Era trascorso un weekend dalla festa di Charlotte. Avrei dovuto approfittarne per risollevarmi di morale, in quei due giorni che avevo per me. Invece, li passai a perdermi nei miei pensieri e piagnucolare ogni sera.

Sapevo che non avrei potuto evitare Tyler per il resto della mia vita, che prima o poi avrei dovuto parlargli. Eppure, quando lo vidi, dall'altra parte del corridoio, mi assalì il nervosismo. Sarei voluta tornare indietro e andare a casa.

Charlotte, che era arrivata da un corridoio secondario, ci guardò. Con uno sguardo di sfida aumentò il passo, raggiungendolo.

Come lui la vide, sospirò, riprendendo a camminare.

"Dove scappi?" lo tapinò. Lo afferrò per una mano, trattenendolo. Si voltò, liberandosi bruscamente della sua presa.

"Perché fingi?" le chiese.

Charlotte corrugò la fronte. "È stata una giornataccia, ci siamo detti cose che non avremo dovuto dirci ma è passato ormai. Perché non ci mettiamo una pietra sopra?"

"E poi? Dopo che ci mettiamo una pietra sopra, cosa succede?"

Lei apparve confusa da quella domanda. "Torniamo quelli di sempre." scrollò le spalle.

"A te non interessa di me." sostenne Tyler, sconvolgendo persino me.

Charlotte balbettò. "Ma che stai dicendo?" chiese, con voce stridula.

"Non mi hai mai chiesto come stessi, non ti sei mai interessata alla mia vita. Per te sono sempre stato un oggetto, un giocattolo, come hai scritto in quei biglietti. Qualcuno da sfoggiare nei corridoi di scuola, con cui sfogarti a letto, e gettare via una volta soddisfatta."

Sentirgli dire quelle frasi mi provocò un dolore allo stomaco.

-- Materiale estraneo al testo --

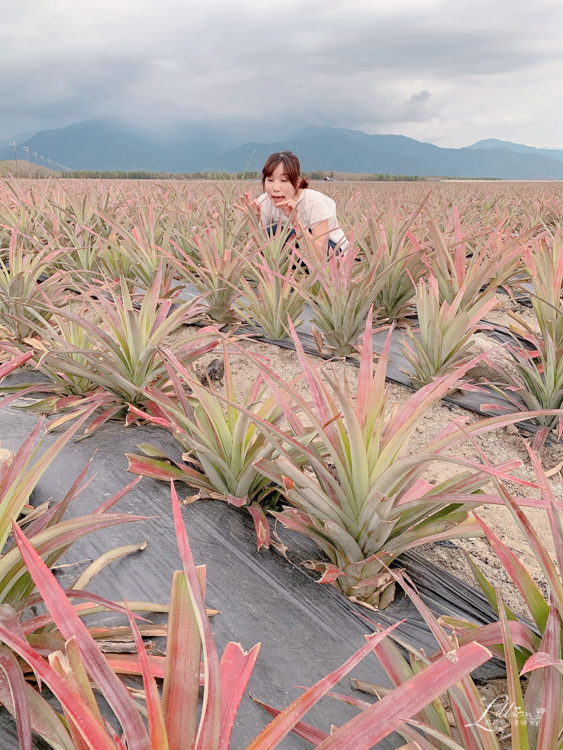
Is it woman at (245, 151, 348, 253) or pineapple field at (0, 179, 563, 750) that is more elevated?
woman at (245, 151, 348, 253)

"Tu non hai mai voluto! Non hai mai lasciato avvicinare nessuno a te!"

"Non ci hai mai neanche provato! Non ti sei mai minimamente sforzata!"

"Non sembrava che ti dispiacesse, tempo fa." obiettò Charlotte.

"Sono cambiate tante cose. È stato prima che aprissi gli occhi, su di te e su tante cose. Ora ho capito."

"Cosa avresti capito?"

"Cosa è meglio per me, cosa mi merito e cosa invece devo lasciar perdere, perché non mi arricchiranno in alcun modo ne mi porteranno a niente di buono."

Charlotte ridacchiò. "E questa dove l'hai letta? Nei biscotti della fortuna?" lo prese in giro.

Mi innervosii così tanto che conficcai le unghie contro i palmi.

Tyler indietreggiò di qualche passo. "Non ci arrivi, vero?"

Lei inarcò un sopracciglio. "Ti stavi riferendo a me? Davvero?"

"Addio, Charlotte."

"Non puoi fare sul serio, Tyler! Aspetta!" lo seguì.

"Non posso."

Lei rimase immobile, in mezzo al corridoio, con le braccia stese lungo i fianchi e le sopracciglia strette.

Tyler mi sorpassò e uscì nel cortile. Si sedette su un gradino, fumando lentamente una sigaretta. Teneva lo sguardo fisso davanti a sé, apparentemente impassibile. Sapevo che, nonostante esternamente potesse apparire come inscalfibile, dentro di sé era piuttosto fragile.